Moving on, at the front door is a feature typical of many modern homes, he says. A glass panel beside a non-dead bolt door lock. Despite burglars' aversion to loud noises such as breaking glass, all it takes is to break the panel, reach in to the inside handle, and the door is open.

"Once you've broken this - you're in the house," Mr Miller says. "Builders are still building houses with those panels and I spoke to a developer about that recently and they had never considered it to be a weakness. If you wanted to get in there and [to] your property, to break that glass, that's it - you're in."

We venture around the home and come across an old fashioned sliding door and much to the occupants' relief, a forceful lifting, shaking and battering by Mr Miller doesn't pop the lock open. A tip is to put a broomstick or a piece of wood in the door's lower channel, preventing the door being slid open from the outside if the lock fails.

Some old fashioned louvre windows dotted about the house are found to be an issue because when opened, the glass panes can be easily removed. Mr Miller's advice is to simply "drop a little bit of glue onto each of the glass panes... then the only way you're going through that is by breaking it".

Similarly, tiny windows left open during the day are a major vulnerability for many homes.
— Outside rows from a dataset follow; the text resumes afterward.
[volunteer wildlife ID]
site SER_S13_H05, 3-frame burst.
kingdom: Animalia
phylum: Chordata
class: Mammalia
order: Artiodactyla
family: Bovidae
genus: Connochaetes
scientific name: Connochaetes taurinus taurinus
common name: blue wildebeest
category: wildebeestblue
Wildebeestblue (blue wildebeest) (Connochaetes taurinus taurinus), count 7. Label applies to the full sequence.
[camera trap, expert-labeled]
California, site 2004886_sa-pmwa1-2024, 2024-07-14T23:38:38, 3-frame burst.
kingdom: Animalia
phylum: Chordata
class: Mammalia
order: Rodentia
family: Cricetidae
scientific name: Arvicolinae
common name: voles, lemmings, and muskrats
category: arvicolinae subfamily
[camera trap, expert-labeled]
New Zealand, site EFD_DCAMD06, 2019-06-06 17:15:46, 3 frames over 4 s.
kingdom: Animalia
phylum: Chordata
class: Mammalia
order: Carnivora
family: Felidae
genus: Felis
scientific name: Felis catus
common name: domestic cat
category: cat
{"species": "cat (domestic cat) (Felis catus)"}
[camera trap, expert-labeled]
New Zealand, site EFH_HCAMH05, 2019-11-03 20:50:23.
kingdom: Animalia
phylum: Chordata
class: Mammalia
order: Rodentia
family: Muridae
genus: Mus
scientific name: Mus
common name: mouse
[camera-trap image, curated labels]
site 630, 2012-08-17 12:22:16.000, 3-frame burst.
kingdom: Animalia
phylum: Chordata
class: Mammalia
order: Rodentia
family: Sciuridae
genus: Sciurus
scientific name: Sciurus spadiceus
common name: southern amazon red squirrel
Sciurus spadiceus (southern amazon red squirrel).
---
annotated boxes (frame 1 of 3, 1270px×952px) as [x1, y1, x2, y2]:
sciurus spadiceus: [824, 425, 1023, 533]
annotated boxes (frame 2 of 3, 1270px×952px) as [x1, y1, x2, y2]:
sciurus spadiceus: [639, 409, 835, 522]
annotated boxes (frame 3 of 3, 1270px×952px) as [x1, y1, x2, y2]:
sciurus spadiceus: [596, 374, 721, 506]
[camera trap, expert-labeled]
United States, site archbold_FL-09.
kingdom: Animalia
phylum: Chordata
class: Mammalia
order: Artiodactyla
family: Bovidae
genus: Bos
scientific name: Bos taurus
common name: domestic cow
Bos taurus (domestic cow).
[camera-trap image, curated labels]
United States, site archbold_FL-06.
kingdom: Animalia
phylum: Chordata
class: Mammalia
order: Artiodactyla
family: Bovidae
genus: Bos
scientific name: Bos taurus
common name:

"Maybe a third and sometimes a higher percentage of houses broken into are broken into through a window left open," he says.

A small gap you may think is too small for a person to squeeze through presents an easy opportunity, and as Mr Miller puts it: "You've got to remember some of these burglars are 12 or 13 years old".

Making it hard for the burglar isn't just about installing locks and alarms. Obvious and free methods which help include storing your valuables out of sight and noting serial numbers. But even serial numbers have their weaknesses.

"The downside of serial numbers these days is they're printed on the back and can be pulled off. I'd like to see these things marked with some identifying mark that's unique to you."

Scratching your initials somewhere on your television means, if stolen, the mark will go on its file and can be searched for by police. Even if you receive a replacement TV without any cost to yourself through your insurance company, it could help police charge the offender.

Finally Mr Miller arrives at a familiar sight at the back door - an old-fashioned lock and key.

"Every house had one of these in the back door at one stage," he says.

"I used to carry a set that had five keys and they used to open all those back doors."

Leaving the key in its lock on the inside goes some way to mitigating this.

His final advice is simple: Be proactive in your neighbourhood. If you see anything suspicious, call it in to police.

"It might be okay, but it could be a burglar."

How you can reduce the risk of being burgled

  • Set up or join a Neighbourhood Support Group.

  • Make sure entry and exit points from your house have effective catches and locks.

  • If you are going out or away don't leave a door key hidden outside.

  • Keep garden sheds and garages secure.

  • Install sensor lights on access paths or around main external doors.

  • Ask unannounced visitors who they are and what they want.

  • Get to know your neighbours.

  • If you're going away, ask someone to collect your mail or newspaper and make the house look occupied.

  • Mark valuable property with serial numbers and keep a record of these numbers.

  • Place 'Beware of Dog' signs on the gate or fence.

  • If you have an answer phone, don't record a message that suggests you're out or alone.

  • Don't hesitate to call police to report something out of the ordinary.